The present invention is not limited to the above embodiment. For example, a synthetic resin material other than a nylon-based material may be used as the base material of the worm wheel. Further, the driving side gear and the driven side gear may be those that constitute a reduction gear mechanism, and may be, for example, bevel gears.

[0020]

According to the present invention, the mechanical power of the reduction gear mechanism for transmitting the rotation of the steering assist force generating electric actuator is prevented from being reduced by heat, and the electric power capable of withstanding a long-time high-temperature operation is suppressed. A steering device can be provided.

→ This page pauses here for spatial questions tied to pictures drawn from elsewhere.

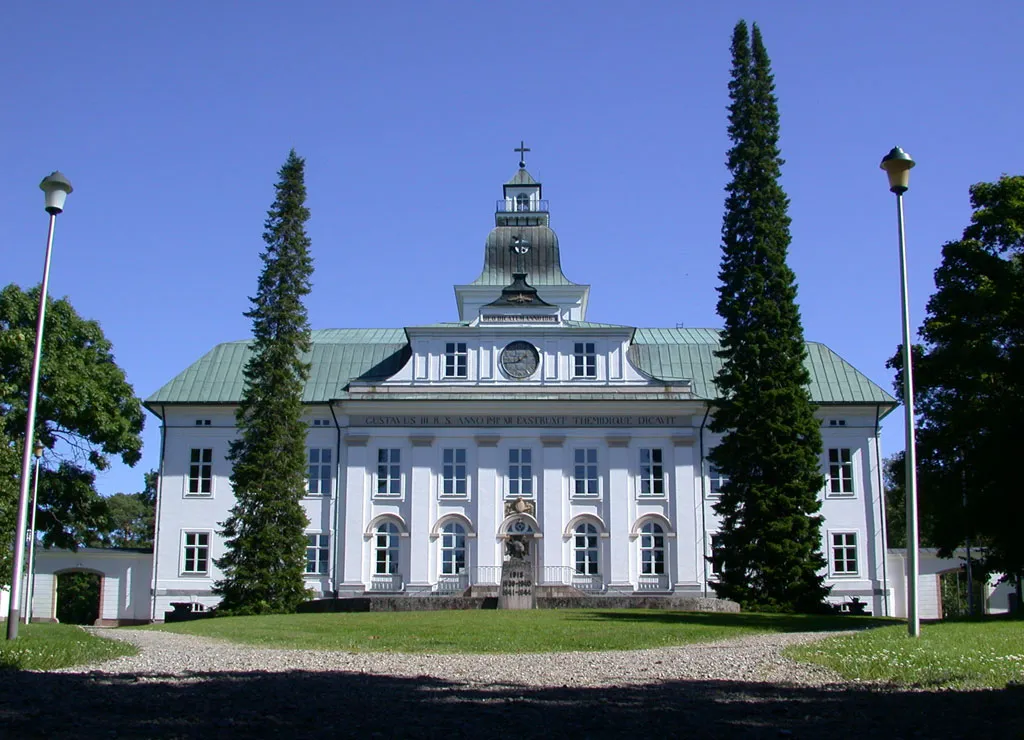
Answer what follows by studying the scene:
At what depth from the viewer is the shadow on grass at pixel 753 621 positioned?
2369 cm

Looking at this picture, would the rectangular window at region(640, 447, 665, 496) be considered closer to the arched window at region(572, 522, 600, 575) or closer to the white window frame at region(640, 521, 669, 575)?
the white window frame at region(640, 521, 669, 575)

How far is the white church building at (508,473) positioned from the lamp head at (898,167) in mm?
24990

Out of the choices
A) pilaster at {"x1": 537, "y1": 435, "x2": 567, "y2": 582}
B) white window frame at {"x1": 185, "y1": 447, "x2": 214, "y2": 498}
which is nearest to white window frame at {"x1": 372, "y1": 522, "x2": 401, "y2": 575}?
pilaster at {"x1": 537, "y1": 435, "x2": 567, "y2": 582}

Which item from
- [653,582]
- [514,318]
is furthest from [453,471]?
[653,582]

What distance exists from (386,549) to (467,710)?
35001 mm

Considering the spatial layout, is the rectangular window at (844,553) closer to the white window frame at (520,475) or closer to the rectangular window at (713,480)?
the rectangular window at (713,480)

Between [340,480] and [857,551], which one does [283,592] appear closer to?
[340,480]

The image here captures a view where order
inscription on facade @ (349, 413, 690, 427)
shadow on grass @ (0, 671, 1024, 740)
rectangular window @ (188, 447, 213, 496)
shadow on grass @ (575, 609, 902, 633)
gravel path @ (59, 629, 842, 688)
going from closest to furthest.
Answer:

[Brief description of the drawings]

FIG. 1 is a cross-sectional view of an electric power steering device according to an embodiment of the present invention.

FIG. 2 is a sectional view taken along line II-II of FIG.

[Explanation of symbols]

 6 wheel 8 motor 9 worm 10 worm wheel

Claims (3)

[Claims] 1. An electric power steering device for transmitting rotation of an electric actuator for generating a steering assist force to a wheel via a reduction gear mechanism such that a steering angle is changed, wherein the reduction gear mechanism includes a metal driving gear. And a driven gear that meshes with the driving gear, and the driven gear is formed from a material obtained by adding a filler having a higher thermal conductivity than the base material made of a synthetic resin base material, An electric power steering apparatus, wherein the driven gear has a thermal conductivity of 0.5 W / (m · K) or more, and the driven gear is integrated with an outer peripheral side of a metal member. 2. The electric power steering apparatus according to claim 1, wherein the filler is in the form of short fibers or whiskers. 3. The material of the filler is SiC, AlN, Be.
The electric power steering apparatus according to claim 2, wherein the electric power steering apparatus is any one of O.